Dans les personnalités citées, il n’est pas étonnant que s’opposent les sciences dures (mathématiciens, physiciens… qui sont partisans de la réforme) et les sciences humaines (philosophes, linguistes… qui s’opposent à la réforme). En effet, le « langage » des équations et des formules mathématiques est déjà porteur d’une « universalité » qui transcende les pays et les cultures. Franchir le Rubicon, faire que tous les chercheurs parlent en anglais est plus facilement envisageable dans ces disciplines. En revanche, il est des domaines où tout n’est pas « traduisible »… Par exemple, en droit, traduire « action paulienne » ou « action oblique » n’a guère de sens en anglais. En revanche, il est possible d’expliquer le concept, le mécanisme… A contrario, le droit des « torts » anglais peut, certes, se traduire par « délit » mais ne revêt pas totalement la même signification que le terme français… Par conséquent, il ne faudrait pas, avec cet article 2 de la loi Fioraso, aboutir à un « forçage » qui aurait plus un effet marketing qu’un véritable effet bénéfique sur la recherche scientifique. Il convient d’utiliser l’anglais à bon escient dans la traduction – ou non – des termes techniques et dans la démarche réflexive.

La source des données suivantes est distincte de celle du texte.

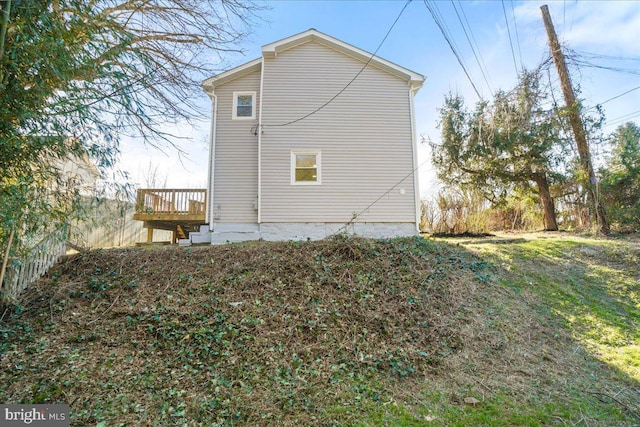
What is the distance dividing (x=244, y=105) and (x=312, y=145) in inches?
95.9

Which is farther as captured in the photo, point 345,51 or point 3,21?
point 345,51

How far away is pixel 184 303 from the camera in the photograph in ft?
15.7

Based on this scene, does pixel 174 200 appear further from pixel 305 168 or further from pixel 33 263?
pixel 33 263

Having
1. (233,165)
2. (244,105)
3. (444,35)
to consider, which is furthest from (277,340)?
(444,35)

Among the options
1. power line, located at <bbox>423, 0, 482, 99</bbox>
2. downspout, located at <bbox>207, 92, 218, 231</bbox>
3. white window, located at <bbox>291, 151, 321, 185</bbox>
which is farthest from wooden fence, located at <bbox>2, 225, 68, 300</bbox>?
power line, located at <bbox>423, 0, 482, 99</bbox>

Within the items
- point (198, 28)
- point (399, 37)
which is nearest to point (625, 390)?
point (399, 37)

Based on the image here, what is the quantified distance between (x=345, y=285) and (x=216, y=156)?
5.70 metres

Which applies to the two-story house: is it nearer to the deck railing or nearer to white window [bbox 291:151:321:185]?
white window [bbox 291:151:321:185]

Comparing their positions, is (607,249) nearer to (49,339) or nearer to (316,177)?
(316,177)

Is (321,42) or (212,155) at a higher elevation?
(321,42)

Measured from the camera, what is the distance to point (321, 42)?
9.31 meters

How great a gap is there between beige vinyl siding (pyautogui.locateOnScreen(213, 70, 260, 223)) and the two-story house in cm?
3

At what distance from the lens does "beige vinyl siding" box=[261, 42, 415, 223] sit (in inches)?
342

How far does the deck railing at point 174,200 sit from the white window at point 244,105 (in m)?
2.84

Il n’en reste pas moins que l’apprentissage du français est de moins en moins choisi à l’étranger. Dans ces conditions, élargir les enseignements en anglais peut effectivement convaincre davantage d’étudiants de venir poursuivre leurs études ou leurs recherches en France. Ils contribuent et participent ainsi au « rayonnement » de notre pays. Un autre argument, essentiel et pourtant non évoqué dans les débats, est celui du bénéfice que représente l’apprentissage de l’anglais pour nos propres étudiants français. Parler en anglais permet, en effet, de « décomplexer » nos étudiants français si souvent brocardés pour leur prononciation, leur manque de maîtrise de la langue de Shakespeare… Osons dire que notre petit accent français, lorsque nous parlons anglais, fait notre charme ! Osons dire qu’il est même apprécié, comme j’ai moi-même pu le constater lors des enseignements que j’ai dispensé à l’étranger ! En outre, ne nous voilons pas la face. Alors que le contexte économique français est anxiogène, que la peur d’un déclassement social est latente, parler anglais peut se révéler être une bouffée d’oxygène, une porte salvatrice pour trouver du travail. En effet, comme nos voisins grecs, de nombreux français envisagent ou choisissent la voie de l’expatriation. C’est d’ailleurs le choix, malheureusement, de trop nombreux chercheurs français. Choix volontaire ou imposé par le contexte économique.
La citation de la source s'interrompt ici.